Analogous simulations have been performed with several ocean carbon models
(Figure 3.10c,d). To compute the impact of increasing
CO2 alone (no climate change), OCMIP models were forced to follow
the atmospheric CO2 concentration derived from the IS92a scenario
as in the DGVM experiment (Figure 3.10a,b) (Orr
and Dutay, 1999). All models agreed in projecting that the annual ocean-atmosphere
flux of CO2 continues to become larger, reaching -6.7 to -4.5 PgC/yr
by 2100 (Figure 3.10c). Since surface conditions
(temperature, wind speed, alkalinity) were prescribed, the range in model estimates
stems only from different representations of physical transport processes.
Several atmosphere-ocean models were used to project the effect of climate change (Maier-Reimer et al., 1996; Sarmiento et al., 1998; Matear and Hirst, 1999; Joos et al., 1999b; Bopp et al., 2001). These models include most processes previously discussed, including all processes associated with carbonate chemistry and gas exchange, physical and biological transport of CO2, and changes in temperature, salinity, wind speed, and ice cover. They account for simple changes in biological productivity, but not for changes in external nutrient supply, species composition, pH, or Redfield ratios, all of which could be involved in more complex biological feedbacks. Coupled models estimate the impact of climate change as a departure, reported in per cent, from a "control" experiment modelling the effect of increasing atmospheric CO2 alone.

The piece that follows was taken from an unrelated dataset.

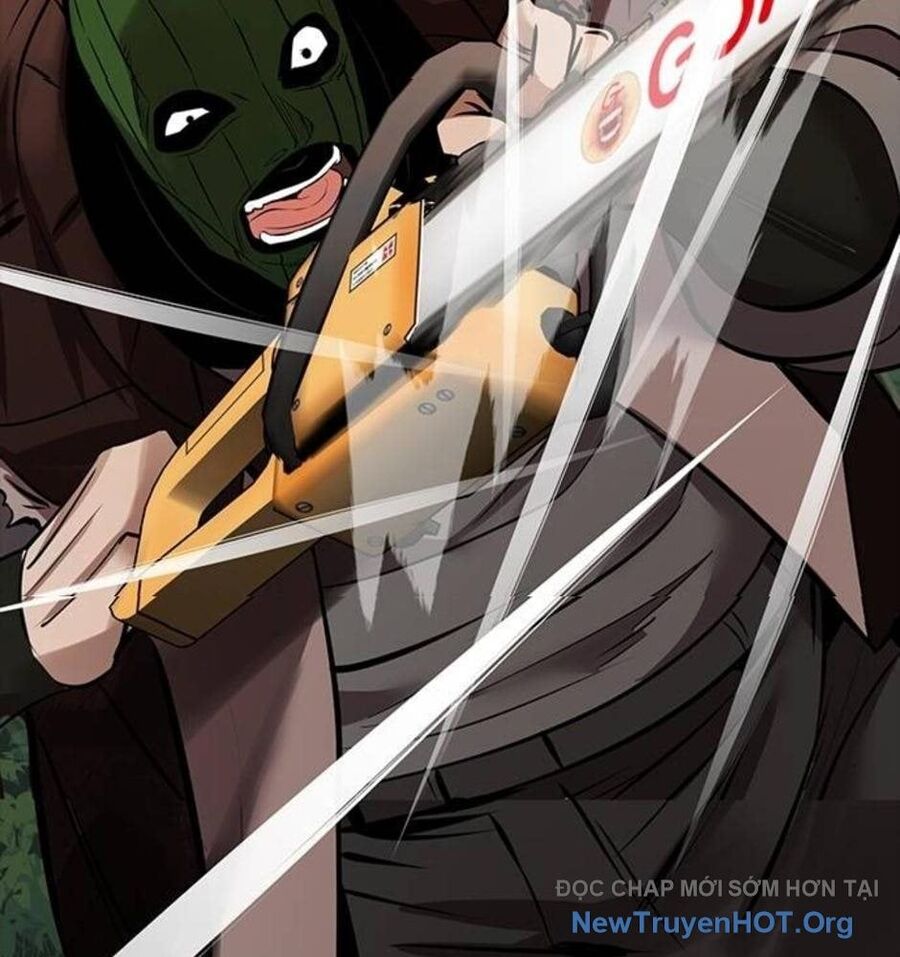 Killing Field Chapter 14 - 252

In climate change simulations, warming of surface waters and increased stratification of the upper ocean produced an overall positive feedback that reduced the accumulated ocean uptake of CO2 by 6 to 25% between 1990 and the middle of the 21st century, as compared with the CO2-only case. In the first part of the simulation, the climate-mediated feedback is mainly due to the temperature effect on CO2 solubility (Sarmiento and Le Quéré, 1996; Matear and Hirst, 1999). Towards the mid-century, the impact of circulation changes becomes significant in most models, with the net effect of further reducing ocean CO2 uptake. To investigate the effect of climate change on the IS92a scenario, the average of the OCMIP CO2-only projections (mean of results in Figure 3.10c) was used as a baseline and the reduction in atmosphere-ocean CO2 flux caused by climate change (in per cent since the beginning of the simulation) was applied to this curve (Figure 3.10d). The range in model results (Figure 3.10d) must be attributed to uncertainties related to climate change feedback, and not to uncertainties in the modelling of physical transport as shown in Figure 3.10c.

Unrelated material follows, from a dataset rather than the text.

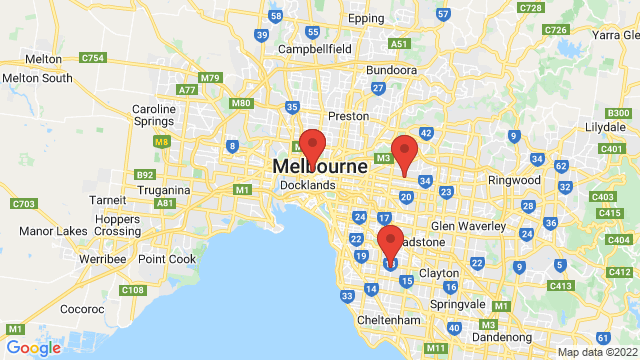 Citroen dealers Melbourne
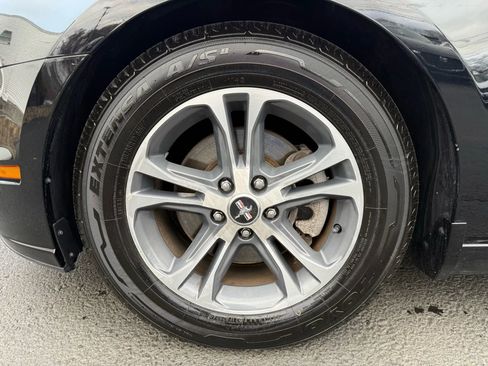 Used 2014 Ford Mustang Premium w/ Comfort Package image 12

The range of model estimates of the climate change impact is dependent on the choice of scenario for atmospheric CO2 and on assumptions concerning marine biology (Joos et al., 1999b). At high CO2 concentrations, marine biology can have a greater impact on atmospheric CO2 than at low concentrations because the buffering capacity of the ocean is reduced (see Box 3.3) (Sarmiento and Le Quéré, 1996). Although the impact of changes in marine biology is highly uncertain and many key processes discussed in Section 188.8.131.52 are not included in current models, sensitivity studies can provide approximate upper and lower bounds for the potential impact of marine biology on future ocean CO2 uptake. A sensitivity study of two extreme scenarios for nutrient supply to marine biology gave a range of 8 to 25% for the reduction of CO2 uptake by mid-century (Sarmiento et al., 1998). This range is comparable to other uncertainties, including those stemming from physical transport (Figure 3.10c).